GORI ED ENTE IDRICO CAMPANO. ATTIVATO IL SERBATOIO DI MONTE TACCARO AD ANGRI –

Due chilometri di vecchie condotte sostituite con una nuova rete di distribuzione,  tubazioni nuove e performanti con una riduzione delle perdite del 48%; 8 milioni e 800 mila litri di acqua al giorno recuperata grazie ad interventi di digitalizzazione che consentono di monitorare costantemente i flussi idrici; nuovi distretti idrici comunali che passano da 3 a 16 in grado di ridurre l’impatto sull’utenza in caso di manutenzione o guasti; 9 nuovi organi di regolazione installati per consentire, a monte e a valle,  il definitivo superamento delle criticità legate alle carenze di acqua e di pressione.

Sono questi, alcuni degli obiettivi raggiunti da Gori ad Angri grazie al progetto Azioni Per l’Acqua: il maxi piano di interventi per la riduzione delle perdite e la tutela della risorsa idrica.

Questa mattina, presso il serbatoio di Monte Taccaro nel comune di Angri, il sopralluogo per visionare le infrastrutture rifunzionalizzate da Gori ed il taglio del nastro che di fatto attiva l’impianto  che consentirà una gestione ottimale anche in caso di picchi stagionali legati all’avvio delle lavorazioni conserviere e ad eventi meteorici eccezionali.  Per la presentazione dell’intervento presenti il Sindaco di Angri, Cosimo Ferraioli, il Presidente di Gori, Sabino De Blasi, l’Amministratore Delegato di Gori, Vittorio Cuciniello, il Coordinatore del Distretto Sarnese-Vesuviano dell’Ente Idrico Campano, Raffaele Coppola, e il Presidente dell’Ente Idrico Campano, Luca Mascolo.

L’occasione quella di oggi per approfondire anche i lavori alla rete fognaria.
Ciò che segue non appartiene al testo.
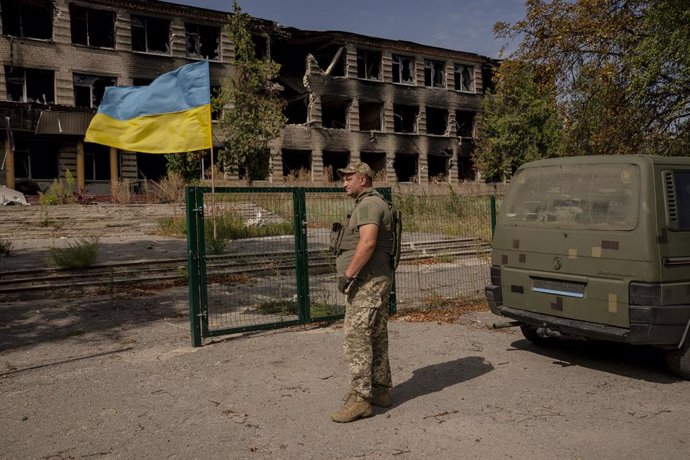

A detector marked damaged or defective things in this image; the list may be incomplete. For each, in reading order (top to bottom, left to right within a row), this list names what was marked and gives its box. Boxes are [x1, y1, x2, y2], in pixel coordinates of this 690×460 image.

broken window [0, 0, 52, 39]
broken window [70, 4, 114, 48]
broken window [131, 14, 170, 54]
broken window [184, 23, 219, 60]
broken window [4, 66, 54, 104]
broken window [73, 74, 115, 108]
broken window [354, 49, 382, 81]
broken window [392, 54, 414, 85]
broken window [422, 59, 444, 88]
broken window [452, 63, 472, 91]
broken window [318, 96, 346, 129]
broken window [360, 99, 382, 130]
broken window [396, 104, 416, 133]
broken window [422, 107, 448, 136]
broken window [454, 110, 476, 137]
broken window [12, 138, 58, 180]
broken window [84, 143, 111, 181]
broken window [280, 151, 312, 180]
broken window [320, 150, 346, 181]
broken window [360, 151, 388, 180]
broken window [392, 155, 420, 183]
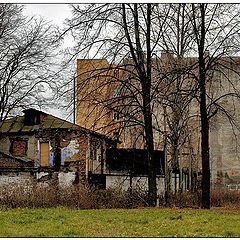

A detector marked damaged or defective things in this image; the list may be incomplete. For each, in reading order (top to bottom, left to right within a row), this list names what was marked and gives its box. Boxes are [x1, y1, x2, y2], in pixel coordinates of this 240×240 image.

broken window [9, 139, 27, 158]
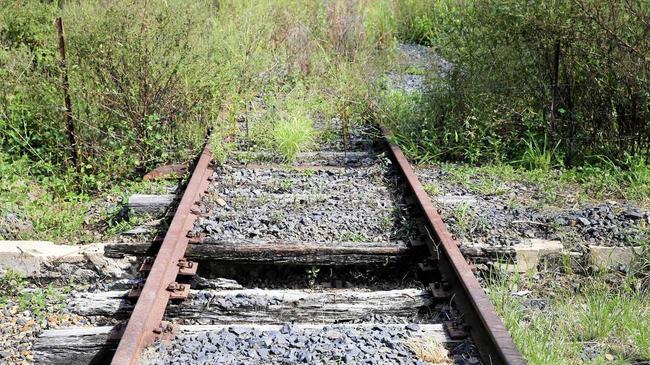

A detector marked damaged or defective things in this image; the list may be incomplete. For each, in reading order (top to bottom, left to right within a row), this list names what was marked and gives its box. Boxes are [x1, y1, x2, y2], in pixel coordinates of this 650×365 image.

rusty steel rail [110, 143, 213, 364]
rusty steel rail [382, 131, 524, 364]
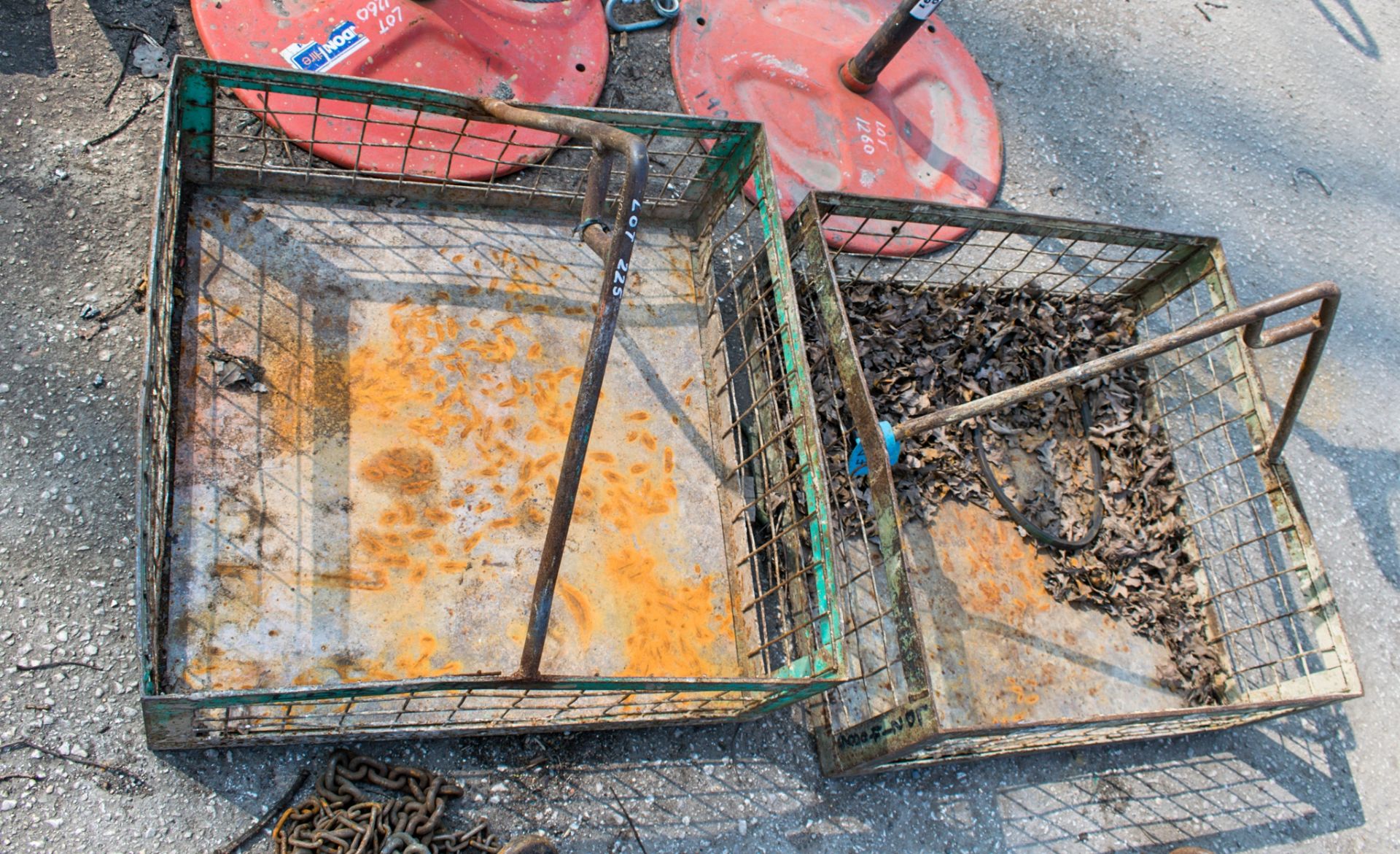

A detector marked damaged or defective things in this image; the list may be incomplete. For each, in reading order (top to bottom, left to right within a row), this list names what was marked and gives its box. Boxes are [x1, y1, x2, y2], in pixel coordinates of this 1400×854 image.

rusty metal basket [139, 58, 840, 745]
rusty steel handle bar [478, 96, 652, 675]
bent metal lifting handle [478, 96, 652, 675]
rusty metal basket [795, 191, 1361, 772]
rusty steel handle bar [890, 282, 1338, 462]
bent metal lifting handle [890, 281, 1338, 465]
rusty chain [268, 745, 504, 851]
Gori, infatti, è impegnata sul territorio comunale anche con il programma Energie per il Sarno, finanziato dalla Regione Campania, che prevede la realizzazione di due importanti opere: il completamento della rete fognaria, che consentirà di eliminare gli scarichi in ambiente e portare a depurazione i reflui di 30.000 abitanti, e l’adeguamento del depuratore di Angri, per adattare l’impianto alle portate di refluo che dovrà trattare al termine delle attività per il disinquinamento del fiume Sarno.